## WHAT YOU WILL DO
Please arrange the entries from the line with "Among all options" up to and including the end of the entries as a two-column CSV, one row for each entry, with columns named entry_text and answer. Put each entry's text and its answer in one quoted field apiece, replacing any line breaks with spaces.

## A series of entries
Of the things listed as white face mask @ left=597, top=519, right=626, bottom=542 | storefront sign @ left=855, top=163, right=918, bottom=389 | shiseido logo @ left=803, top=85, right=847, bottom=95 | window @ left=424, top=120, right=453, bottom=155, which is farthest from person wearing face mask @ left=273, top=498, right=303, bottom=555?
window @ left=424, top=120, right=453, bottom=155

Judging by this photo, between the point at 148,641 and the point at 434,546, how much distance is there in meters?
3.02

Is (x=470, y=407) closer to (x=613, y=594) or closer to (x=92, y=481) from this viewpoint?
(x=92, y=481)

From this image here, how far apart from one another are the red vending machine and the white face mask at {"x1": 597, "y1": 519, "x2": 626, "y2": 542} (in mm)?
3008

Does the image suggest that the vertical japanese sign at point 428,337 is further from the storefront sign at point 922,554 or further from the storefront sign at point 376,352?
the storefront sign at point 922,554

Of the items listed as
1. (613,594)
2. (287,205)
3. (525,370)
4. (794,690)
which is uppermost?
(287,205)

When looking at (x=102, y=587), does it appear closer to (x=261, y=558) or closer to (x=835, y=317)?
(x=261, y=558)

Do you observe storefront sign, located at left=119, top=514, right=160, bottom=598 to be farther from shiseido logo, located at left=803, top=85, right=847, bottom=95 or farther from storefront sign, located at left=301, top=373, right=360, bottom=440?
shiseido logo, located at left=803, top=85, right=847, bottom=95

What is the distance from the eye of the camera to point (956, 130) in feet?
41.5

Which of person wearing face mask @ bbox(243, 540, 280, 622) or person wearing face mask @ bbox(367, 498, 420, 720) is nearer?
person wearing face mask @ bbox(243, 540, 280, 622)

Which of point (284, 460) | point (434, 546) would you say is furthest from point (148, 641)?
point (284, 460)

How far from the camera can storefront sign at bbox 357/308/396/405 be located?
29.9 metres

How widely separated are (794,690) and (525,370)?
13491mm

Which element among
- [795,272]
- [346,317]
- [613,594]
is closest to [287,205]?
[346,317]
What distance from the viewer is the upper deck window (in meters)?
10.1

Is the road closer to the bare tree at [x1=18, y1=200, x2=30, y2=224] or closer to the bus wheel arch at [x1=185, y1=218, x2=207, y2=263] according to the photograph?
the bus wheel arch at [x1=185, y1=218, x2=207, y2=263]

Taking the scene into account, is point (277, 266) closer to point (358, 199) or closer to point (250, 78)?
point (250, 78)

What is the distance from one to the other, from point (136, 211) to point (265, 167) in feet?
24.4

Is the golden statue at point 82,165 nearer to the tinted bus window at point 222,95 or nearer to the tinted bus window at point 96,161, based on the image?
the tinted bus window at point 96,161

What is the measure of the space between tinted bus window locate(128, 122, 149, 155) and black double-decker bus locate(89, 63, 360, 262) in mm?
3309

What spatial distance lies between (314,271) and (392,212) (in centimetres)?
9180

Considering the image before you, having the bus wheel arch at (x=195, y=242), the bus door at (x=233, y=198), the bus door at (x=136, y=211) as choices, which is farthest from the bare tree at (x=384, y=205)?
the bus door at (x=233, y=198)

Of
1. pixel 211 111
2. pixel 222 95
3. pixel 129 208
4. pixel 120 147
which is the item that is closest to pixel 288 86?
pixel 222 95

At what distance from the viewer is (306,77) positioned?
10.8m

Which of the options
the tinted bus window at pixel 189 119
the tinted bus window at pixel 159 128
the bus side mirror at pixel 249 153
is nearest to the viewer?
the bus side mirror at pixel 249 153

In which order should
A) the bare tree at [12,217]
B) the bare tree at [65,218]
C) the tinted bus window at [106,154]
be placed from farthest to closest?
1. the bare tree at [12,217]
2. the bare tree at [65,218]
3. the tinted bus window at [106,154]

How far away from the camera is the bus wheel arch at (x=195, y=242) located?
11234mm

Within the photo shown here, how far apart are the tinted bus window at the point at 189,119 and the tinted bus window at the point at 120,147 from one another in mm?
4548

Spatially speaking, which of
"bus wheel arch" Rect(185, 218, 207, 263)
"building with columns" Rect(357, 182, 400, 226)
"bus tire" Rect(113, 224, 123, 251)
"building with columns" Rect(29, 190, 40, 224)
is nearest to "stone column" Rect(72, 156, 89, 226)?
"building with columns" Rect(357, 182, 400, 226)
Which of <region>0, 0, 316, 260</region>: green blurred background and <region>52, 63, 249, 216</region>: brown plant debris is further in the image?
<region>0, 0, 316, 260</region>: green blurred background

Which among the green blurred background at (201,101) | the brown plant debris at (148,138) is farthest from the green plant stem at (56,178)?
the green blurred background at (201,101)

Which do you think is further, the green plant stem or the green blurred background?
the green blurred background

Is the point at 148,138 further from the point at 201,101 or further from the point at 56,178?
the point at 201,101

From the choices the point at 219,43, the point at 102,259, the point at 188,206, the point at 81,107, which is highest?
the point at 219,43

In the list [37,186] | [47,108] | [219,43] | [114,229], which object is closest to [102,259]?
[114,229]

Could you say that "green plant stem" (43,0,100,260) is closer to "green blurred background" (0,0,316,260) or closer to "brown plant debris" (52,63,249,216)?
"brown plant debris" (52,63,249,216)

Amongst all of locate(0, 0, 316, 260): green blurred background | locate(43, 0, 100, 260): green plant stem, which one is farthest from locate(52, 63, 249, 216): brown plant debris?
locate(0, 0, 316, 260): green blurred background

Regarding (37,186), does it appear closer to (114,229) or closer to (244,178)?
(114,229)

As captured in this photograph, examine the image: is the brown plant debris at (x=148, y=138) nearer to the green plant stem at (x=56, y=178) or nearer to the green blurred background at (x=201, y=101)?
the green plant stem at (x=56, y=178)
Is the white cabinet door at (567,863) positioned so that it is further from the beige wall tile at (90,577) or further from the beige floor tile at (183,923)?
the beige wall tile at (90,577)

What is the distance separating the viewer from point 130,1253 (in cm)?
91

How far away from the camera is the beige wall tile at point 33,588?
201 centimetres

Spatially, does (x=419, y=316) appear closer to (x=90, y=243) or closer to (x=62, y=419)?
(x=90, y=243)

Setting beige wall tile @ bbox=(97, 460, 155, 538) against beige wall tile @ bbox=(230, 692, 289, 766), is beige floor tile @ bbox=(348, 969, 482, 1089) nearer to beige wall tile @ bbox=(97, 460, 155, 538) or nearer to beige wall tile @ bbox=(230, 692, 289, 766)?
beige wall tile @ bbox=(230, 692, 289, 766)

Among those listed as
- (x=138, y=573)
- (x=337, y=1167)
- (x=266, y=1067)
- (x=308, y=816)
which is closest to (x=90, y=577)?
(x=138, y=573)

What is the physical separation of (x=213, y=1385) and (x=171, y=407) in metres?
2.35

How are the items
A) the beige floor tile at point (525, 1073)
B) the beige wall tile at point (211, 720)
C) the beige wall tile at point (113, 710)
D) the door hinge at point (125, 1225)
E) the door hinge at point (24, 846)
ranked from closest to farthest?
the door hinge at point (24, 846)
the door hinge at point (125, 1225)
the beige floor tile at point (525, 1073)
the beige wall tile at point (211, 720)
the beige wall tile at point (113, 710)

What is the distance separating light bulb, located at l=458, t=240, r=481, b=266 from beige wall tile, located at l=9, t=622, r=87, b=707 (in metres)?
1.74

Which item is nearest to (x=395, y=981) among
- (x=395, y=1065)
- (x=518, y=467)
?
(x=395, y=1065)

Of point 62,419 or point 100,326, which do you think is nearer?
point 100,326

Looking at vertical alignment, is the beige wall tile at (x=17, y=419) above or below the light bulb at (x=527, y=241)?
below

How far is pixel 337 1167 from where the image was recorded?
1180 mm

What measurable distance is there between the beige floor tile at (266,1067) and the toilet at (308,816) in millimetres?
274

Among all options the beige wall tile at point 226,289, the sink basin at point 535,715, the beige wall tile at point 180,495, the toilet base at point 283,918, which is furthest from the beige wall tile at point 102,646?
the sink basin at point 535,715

## OUTPUT
entry_text,answer
"Among all options the beige wall tile at point 226,289, the sink basin at point 535,715, the beige wall tile at point 180,495, the toilet base at point 283,918, which is furthest from the beige wall tile at point 102,646?","the sink basin at point 535,715"